Motivation
Here we summarize a few common probabilistic neural population models. Adapted from reading notes and class presentations from Neuro QC316 taught by Jan Drugowitsch.
LNP, GLM
These are the simplist models of neurons.
\[z= \exp(k^Tx)\\ y\sim Poisson(z)\]To fit these model, we use maximum likelihood (MLE), or maximum a posteriori (MAP) given a prior of $k$.
\[\arg\max_k\mathcal L(k|y,x)\]Remarks
- This Generalized linear model has convex likelihood function with unique solutions.
- If the $x$ is distributed isotropically, then this MLE estimate of $k$ will align with spike triggered average $\sum_i y_ix_i$
Latent Variable Models
In the next few sections, the models will all have a similar format $x\to z\to y$ or $z\to y$ , namely there will be some latent variables that are not input and not output – not observed.

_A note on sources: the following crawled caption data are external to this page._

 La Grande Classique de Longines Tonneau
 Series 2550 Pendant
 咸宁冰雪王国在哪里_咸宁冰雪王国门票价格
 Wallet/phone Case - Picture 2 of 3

For these models, a common strategy is to use Expectation Maximization. It’s a way to perform MLE over the latent states $z$ and the parameter of the model $\theta$ jointly. The optimization is performed alternatively, aka coordinate descent or maximization-maximization procedure .
Formal Procedure
Consider model $z\to y$, we have a parametric generative model given any $z$, $p(y\mid z)$ with $\theta$.
Expectation : Then given an observation $y$, we can estimate the distribution of the latent assuming a fixed paramter $\theta$
\[p(z\mid y)=\frac{p_\theta(y\mid z)p_\theta(z)}{p(y)}\]Maximization : Using this distribution $p(z\mid y)$, we can estimate the parameters by MLE, this step is as if we know the input data to $y$ then we can use the normal method to estimate $\theta$.

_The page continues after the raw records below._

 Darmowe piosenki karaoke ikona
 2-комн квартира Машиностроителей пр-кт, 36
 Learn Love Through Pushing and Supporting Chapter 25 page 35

Formally, this is maximizing the “expected” likelihood function.
\[\mathbb E_{p(z\mid y)} [\log\mathcal L(\theta;y,z)]\]Remark
- Exact EM algorithm will increase the marginal likelihood of observed data $p(y)$ so it will converge, but not necessarily to global maxima. Thus multiple restart is needed; and a nice initialization could help!
- Approximate EM algorithm is not guanranteed to converge! If you use gaussian approximation or other approximations for $p(z\mid y)$ etc.
State Space Model
Latent state: a $p$ dimension linear dynamic system
Observation: a linear readout and Generalized linear model with Poisson
GPFA
Latent state: gaussian processes
- $p$ independent GPs with different time scales
Observation: a linear readout $C$ with a indevidual neuron based variance $R$
Thus the whole model is a joint multivariate Gaussian.
To learn these models, we use Expectation Maximization .
LFADS
Latent state: Recurrent neural network
Observation: Linear readout
To learn these models, we use gradient descent training on datasets.